Start of EXCERPTED RECORDS

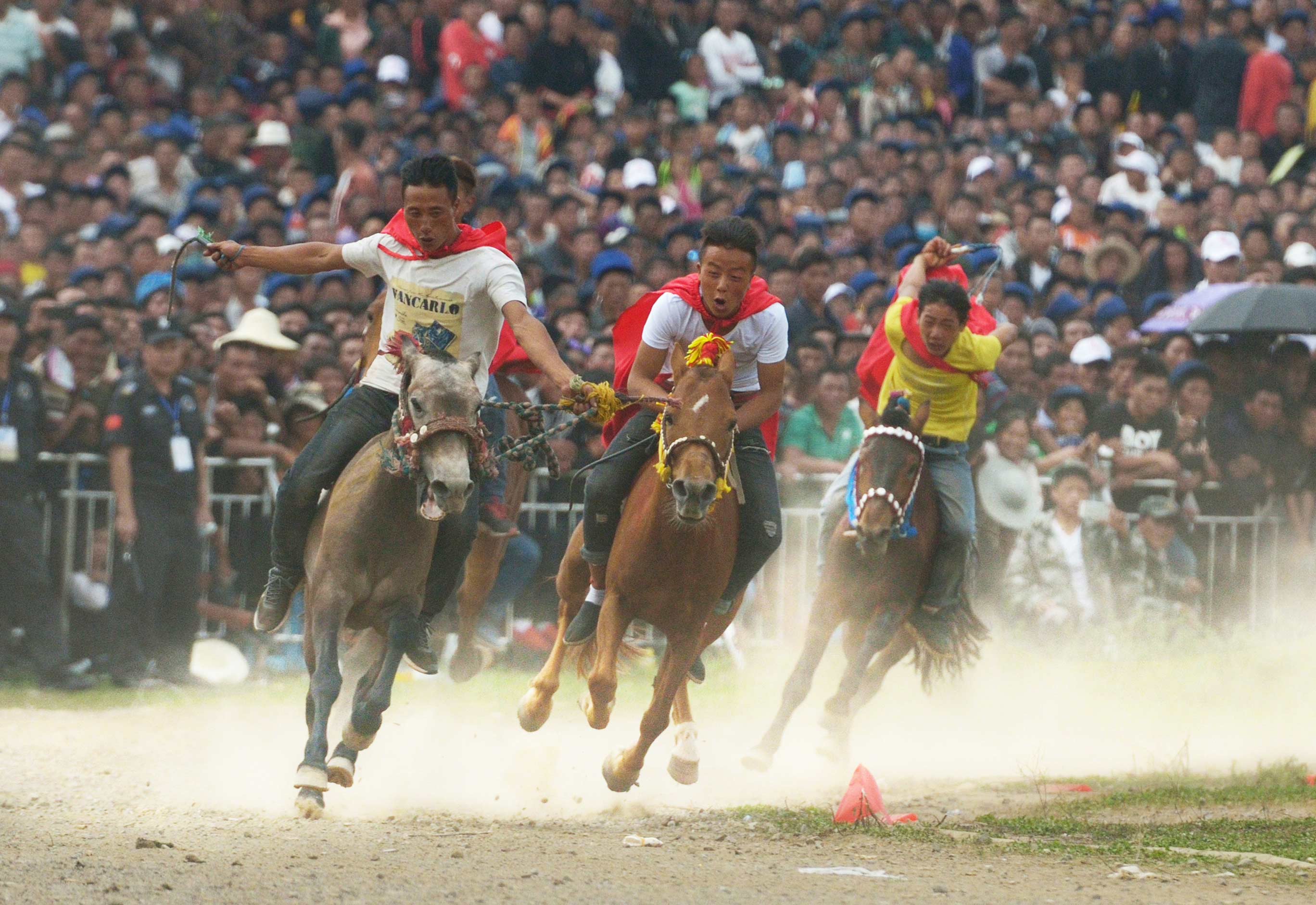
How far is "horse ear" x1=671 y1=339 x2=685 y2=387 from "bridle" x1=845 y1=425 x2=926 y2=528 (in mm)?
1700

End of EXCERPTED RECORDS
Start of EXCERPTED RECORDS

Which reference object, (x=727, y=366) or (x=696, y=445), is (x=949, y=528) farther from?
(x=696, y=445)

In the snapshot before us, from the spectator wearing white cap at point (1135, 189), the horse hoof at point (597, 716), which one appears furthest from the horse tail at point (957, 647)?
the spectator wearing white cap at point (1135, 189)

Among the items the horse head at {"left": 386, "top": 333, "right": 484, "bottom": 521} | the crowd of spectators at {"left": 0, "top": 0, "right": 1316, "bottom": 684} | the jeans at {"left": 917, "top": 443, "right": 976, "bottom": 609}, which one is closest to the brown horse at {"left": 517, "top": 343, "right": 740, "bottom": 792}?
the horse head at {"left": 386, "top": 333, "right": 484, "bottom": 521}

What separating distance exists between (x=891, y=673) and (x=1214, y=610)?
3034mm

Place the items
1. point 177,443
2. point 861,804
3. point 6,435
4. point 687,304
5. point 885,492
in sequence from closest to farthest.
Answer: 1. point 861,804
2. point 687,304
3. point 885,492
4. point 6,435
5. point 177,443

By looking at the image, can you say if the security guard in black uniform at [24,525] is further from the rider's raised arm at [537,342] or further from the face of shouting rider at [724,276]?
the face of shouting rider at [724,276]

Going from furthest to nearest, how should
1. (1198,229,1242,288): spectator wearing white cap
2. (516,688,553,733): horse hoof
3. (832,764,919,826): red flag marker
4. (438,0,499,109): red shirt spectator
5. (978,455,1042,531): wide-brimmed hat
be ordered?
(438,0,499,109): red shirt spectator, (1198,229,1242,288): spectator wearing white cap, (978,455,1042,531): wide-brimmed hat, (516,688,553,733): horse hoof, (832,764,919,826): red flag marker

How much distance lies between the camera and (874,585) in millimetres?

End of EXCERPTED RECORDS

- _WHAT THE TASK ASKS_: Reproduce verbatim the stretch from the line containing "What separating distance" through the line containing "5. point 177,443", including both of those lines.

- _FINISHED ANSWER_:
What separating distance exists between (x=891, y=673) and (x=1214, y=610)?
3034mm

Place the items
1. point 177,443
2. point 861,804
3. point 6,435
4. point 687,304
5. point 885,492
in sequence from closest to farthest.
Answer: 1. point 861,804
2. point 687,304
3. point 885,492
4. point 6,435
5. point 177,443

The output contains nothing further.